$\int \sqrt{a^2+x^2} \,dx$ when $\int \sqrt{1+x^2} \, dx$ is known I messed up calculating $\int\sqrt{a^2+x^2} \, dx$ when $\int \sqrt{1+x^2} \, dx$ is known.
What I did
$$\int \sqrt{a^2+x^2} \,dx = \int \sqrt{a^2(1+(x/a)^2)} \, dx = a \int \sqrt{1+(x/a)^2} \,dx$$
now set $u=(x/a)$ and $a\,du=dx$ and use the known formula for $\int \sqrt{1+u^2} \, du$
$$\int \sqrt{a^2+x^2} \,dx= a^2 · (1/2) \left( u \sqrt{1+u^2} + \log(u+\sqrt{1+u^2})\right)$$
now switch back $u=(x/a)$
$$
\begin{align}
& a^2 \cdot (1/2) \left( u \sqrt{1+u^2} + \log(u+\sqrt{1+u^2})\right) \\[8pt]
& = a^2 \cdot (1/2) \left( (x/a) \sqrt{1+(x/a)^2} + \log((x/a)+\sqrt{1+(x/a)^2})\right) \\[8pt]
& = (ax/2) \sqrt{(1/a^2)(a^2+x^2)} + (a^2/2)\cdot\log((x/a)+\sqrt{(1/a^2)(a^2+x^2)} \\
& = (x/2) \sqrt{a^2+x^2} + (a^2/2)\cdot\log\left(1/a(x+\sqrt{a^2+x^2})
\right)\end{align}
$$
$$= (x/2) \sqrt{a^2+x^2}+a^2/2·\log(x+\sqrt{a^2+x^2}) -a$$
Can someone help where's the mistake?
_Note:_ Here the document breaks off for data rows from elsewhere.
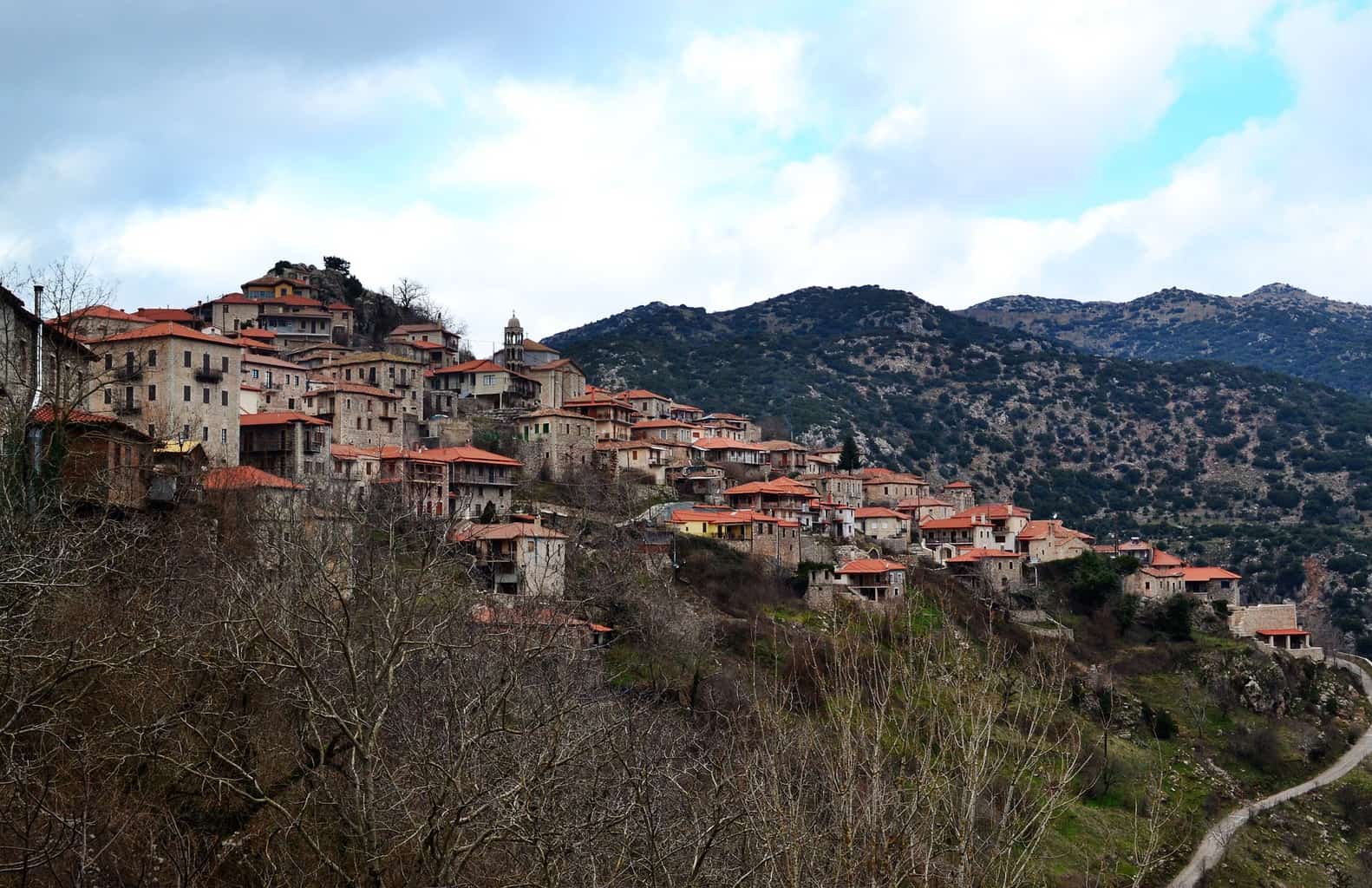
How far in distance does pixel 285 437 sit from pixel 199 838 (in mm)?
46493

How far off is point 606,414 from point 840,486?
715 inches

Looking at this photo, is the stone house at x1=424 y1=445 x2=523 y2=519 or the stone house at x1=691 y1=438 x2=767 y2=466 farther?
the stone house at x1=691 y1=438 x2=767 y2=466

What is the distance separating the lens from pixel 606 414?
86812mm

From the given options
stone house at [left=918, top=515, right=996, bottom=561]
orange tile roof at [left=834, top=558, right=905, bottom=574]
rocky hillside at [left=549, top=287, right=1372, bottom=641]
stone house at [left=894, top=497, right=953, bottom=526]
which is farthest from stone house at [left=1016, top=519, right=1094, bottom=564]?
rocky hillside at [left=549, top=287, right=1372, bottom=641]

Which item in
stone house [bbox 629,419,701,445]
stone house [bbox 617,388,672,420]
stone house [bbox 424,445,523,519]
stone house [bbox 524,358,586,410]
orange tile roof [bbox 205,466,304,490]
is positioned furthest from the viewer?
stone house [bbox 617,388,672,420]

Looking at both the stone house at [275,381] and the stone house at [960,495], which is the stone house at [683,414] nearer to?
the stone house at [960,495]

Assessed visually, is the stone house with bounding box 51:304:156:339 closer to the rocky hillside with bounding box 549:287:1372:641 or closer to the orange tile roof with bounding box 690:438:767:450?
the orange tile roof with bounding box 690:438:767:450

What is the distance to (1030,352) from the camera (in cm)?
19900

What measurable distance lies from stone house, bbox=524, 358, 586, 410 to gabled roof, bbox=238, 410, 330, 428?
24993mm

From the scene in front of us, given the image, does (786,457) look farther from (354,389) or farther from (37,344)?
(37,344)

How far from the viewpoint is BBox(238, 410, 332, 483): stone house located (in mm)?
62625

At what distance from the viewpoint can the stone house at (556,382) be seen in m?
90.5

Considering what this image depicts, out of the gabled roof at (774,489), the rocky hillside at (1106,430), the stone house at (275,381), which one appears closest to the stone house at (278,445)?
the stone house at (275,381)

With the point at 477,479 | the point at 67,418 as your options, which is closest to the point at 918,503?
the point at 477,479
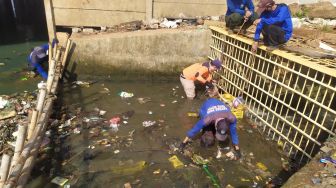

I can't find it..
 A: Remember when you change variables you must change $dx$ to $du$. If $u=\frac{x}{a}$, $\frac{du}{dx}=\frac{1}{a} \implies a\cdot du= dx$
Here is a correct derivation. Let $I(x)=\int \sqrt{1+x^{2}}dx$. Then, your new integral is
$$\int \sqrt{a^{2}+x^{2}}dx=\int a \sqrt{1+ \left( \frac{x}{a} \right)^2}dx=a\int a\sqrt{1+u^2}du=a^{2}I(u)=a^{2}I\left(\frac{x}{a}\right)$$
Since $I(x)=\frac{1}{2}(x\sqrt{x^2+1}+\ln(x+\sqrt{1+x^{2}})),$ $$a^{2}I\left(\frac{x}{a}\right)=\frac{1}{2}a^{2}\left(\frac{x}{a}\sqrt{\left(\frac{x}{a}\right)^{2}+1}+\ln\left(\frac{x}{a}+\sqrt{1+\left(\frac{x}{a}\right)^{2}}\right)\right)$$
$$=\frac{1}{2}x\sqrt{x^{2}+a^{2}}+\frac{1}{2}a^{2}\ln\left(x+\sqrt{a^{2}+x^{2}}\right)-\frac{1}{2}a^{3}$$
With an arbitrary constant of integration, since this is an indefinite integral. Notice that since this constant is arbitrary, we may as well 'absorb' the $-\frac{1}{2}a^{3}$ into it. Hence, your integral is
$$=\frac{1}{2}x\sqrt{x^{2}+a^{2}}+\frac{1}{2}a^{2}\ln\left(x+\sqrt{a^{2}+x^{2}}\right)+C$$